German politicians of all stripes are suddenly calling for the abolition of a seldom-used provision in Germany’s Criminal Code that punishes insulting foreign heads of state with up to five years in prison.
That’s welcome news for press freedom and freedom of expression. The provision in question, Art. 103, is a relic of the outdated concept of lèse-majesté, as an MP from Chancellor Angela Merkel’s governing Christian Democratic Union, Karl-Georg Wellmann, put it yesterday.
What’s worrisome, though, is that it took the very real threat of prosecution – Turkish President Recip Tayyip Erdoğan’s request to punish television satirist Jan Böhmermann over a boundary-pushing poem – to get us to this point.
Art. 103 is a relic in the sense that according a ruler special protection from criticism, however harsh, doesn’t belong in a modern democracy. But its antiquated nature is hardly unique. As the International Press Institute (IPI) revealed in its EU-wide survey of defamation and insult laws last year, the results of which can be viewed on IPI’s legal database and in its “Out of Balance” report, the German Criminal Code is full of similarly questionable provisions waiting to be misused.
For instance, Art. 104 punishes insult to foreign flags with up two years in prison. Insulting German government bodies or the German president can land offenders up to five years behind bars, according to Art. 90. Under Art. 188, defamation of a person “involved in public political life” is punished more harshly than defamation of a private person, seemingly clashing with the European Court of Human Rights’s well-established principle that public figures ought to tolerate more criticism than average citizens, not less.
Similar laws are ubiquitous in the EU, IPI’s research found. Fifteen EU countries – including Austria, Denmark and Poland – maintain criminal laws against insulting officials or symbols of a foreign state. In 17 EU states, offending the honour of one’s own state or national symbols remains a criminal offence.
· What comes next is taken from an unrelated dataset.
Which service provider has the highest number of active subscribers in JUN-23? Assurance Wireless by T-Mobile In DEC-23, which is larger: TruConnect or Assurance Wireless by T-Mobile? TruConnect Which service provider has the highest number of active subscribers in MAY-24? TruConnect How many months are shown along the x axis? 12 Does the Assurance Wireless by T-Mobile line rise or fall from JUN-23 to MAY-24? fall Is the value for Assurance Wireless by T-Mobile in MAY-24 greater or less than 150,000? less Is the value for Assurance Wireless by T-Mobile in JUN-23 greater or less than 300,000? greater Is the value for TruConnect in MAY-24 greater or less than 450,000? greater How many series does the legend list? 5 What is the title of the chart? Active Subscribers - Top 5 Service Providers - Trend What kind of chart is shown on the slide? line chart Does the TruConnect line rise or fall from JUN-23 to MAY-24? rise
Twenty-three EU countries maintain criminal defamation laws, which international human-rights bodies consider a key threat to free expression worldwide in large part due to the ease with which they may be abused and the hefty consequences they carry.
Actually, Böhmermann should count himself lucky to have recited his poem in Germany and not in non-EU-member-state Iceland; there, disgracing a foreign head of state is punishable with up to six years (!) in prison.
Since publishing its research, IPI has met directly with numerous EU governments to encourage reforms in line with international standards, including the removal of laws similar to Germany’s Art. 103. In most cases, officials recognise that these laws are antiquated, but often brush off calls to abolish them by suggesting that they are “not used anyway”.
An IPI review of criminal justice statistics in EU countries last year confirmed that criminal provisions protecting states and state symbols from offence in particular are, indeed, relatively rarely applied. In 2013, Germany registered two criminal cases under Arts. 103 and 104 together, neither of which led to a conviction.
Denmark is particularly full of unapplied “ghost laws” out of sync with a modern understanding of free expression. As of the date of publication of “Out of Balance” last year, the country had not seen a single case of criminal insult, offence to the royal family or honorary insult of the dead – whatever that means – since 2007 and courts had handed down just 14 convictions for criminal defamation or slander in that period.
But the law is the law. And that means that these provisions, whether they’ve been dormant for five, 50 or 500 years, can be revived at any time. The Böhmermann case shows us very clearly what can happen if lawmakers do not proactively repeal laws that threaten freedom of expression on their face.
Last year, a minor international outcry followed when a Dutch man was charged with insulting the country’s king during a protest, a crime technically carrying a potential sentence of up to five years in prison and even the loss of certain civil rights. A Dutch prosecution spokesman said at the time: “The law dates from the 19th century but still exists like many other old laws. We have to enforce it.”
It’s unfortunate that calls to repeal Art. 103 and similar provisions in Europe tend to be reactionary. The determining factor in driving change shouldn’t be reduced to individual cases, i.e., whether Jan Böhmermann’s poem violated President Erdogan’s right to dignity – an alleged violation, it should be noted, that generally could be adequately remedied in civil court. Instead, the focus should be on the risk that these types of criminal provisions inherently harbour for freedom of expression, and especially for individuals’ willingness to speak out and share important information in the public interest or criticise officials’ failings.
The Böhmermann case crystallises that risk, but in truth we shouldn’t need this case to observe it. In democratic states, criminal laws protecting heads of state – foreign or domestic – from “insult”, and the dangers such laws carry, speak for themselves.
Views expressed in this article are those of the author and do not necessarily reflect those of the International Press Institute.